Pour vous, prisonnier, la captivité s'installe dans la durée, sans terme connu. Vous pouvez subir votre détention en attendant une hypothétique libération ou la fin de la guerre, en travaillant (souvent de force) pour l'économie allemande. Tenter de vous évader, au risque de lourdes sanctions et d'une reprise très probable. Ou chercher un statut particulier (sanitaire, « transformation » en travailleur libre, relève) pour adoucir votre sort.
L'armistice maintient les prisonniers en captivité comme moyen de pression sur Vichy. Des centaines de milliers d'hommes, dans la force de l'âge, sont ainsi soustraits à la vie nationale, pesant sur les familles, l'économie et le moral du pays. Quelle attitude allez-vous adopter ?
Notre prisonnier doit-il subir sa captivité, tenter de s'évader, ou chercher un statut particulier ?

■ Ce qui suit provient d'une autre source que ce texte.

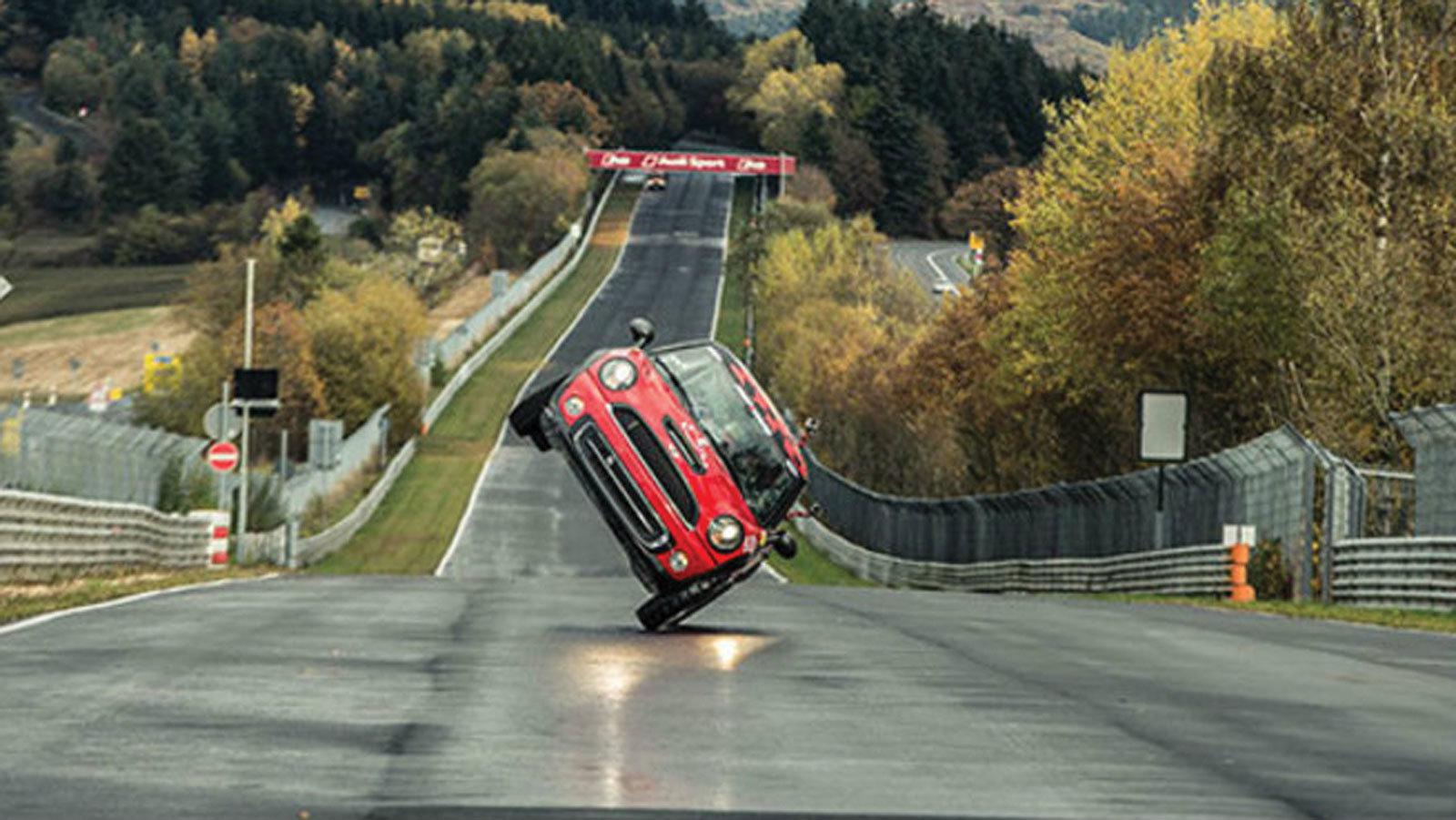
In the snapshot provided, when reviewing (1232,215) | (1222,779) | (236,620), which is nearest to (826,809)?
(1222,779)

L'immense majorité vit C : environ 1,5 à 1,6 million de prisonniers français restent détenus en Allemagne, beaucoup jusqu'en 1945, employés au travail dans les fermes et les usines. Les évasions existent mais demeurent minoritaires et risquées. Vichy négociera des dispositifs limités (relève, transformation en travailleurs « libres »). Le maintien en captivité de cette masse d'hommes — l'une des conditions de l'armistice — est un levier de pression allemand sur le régime de Pétain et un drame social majeur : familles privées de leur soutien, « génération absente », thème central de la propagande de Vichy (« Maréchal, rends-nous nos prisonniers »). Le sort des prisonniers de 1940 pèse sur toute la France occupée.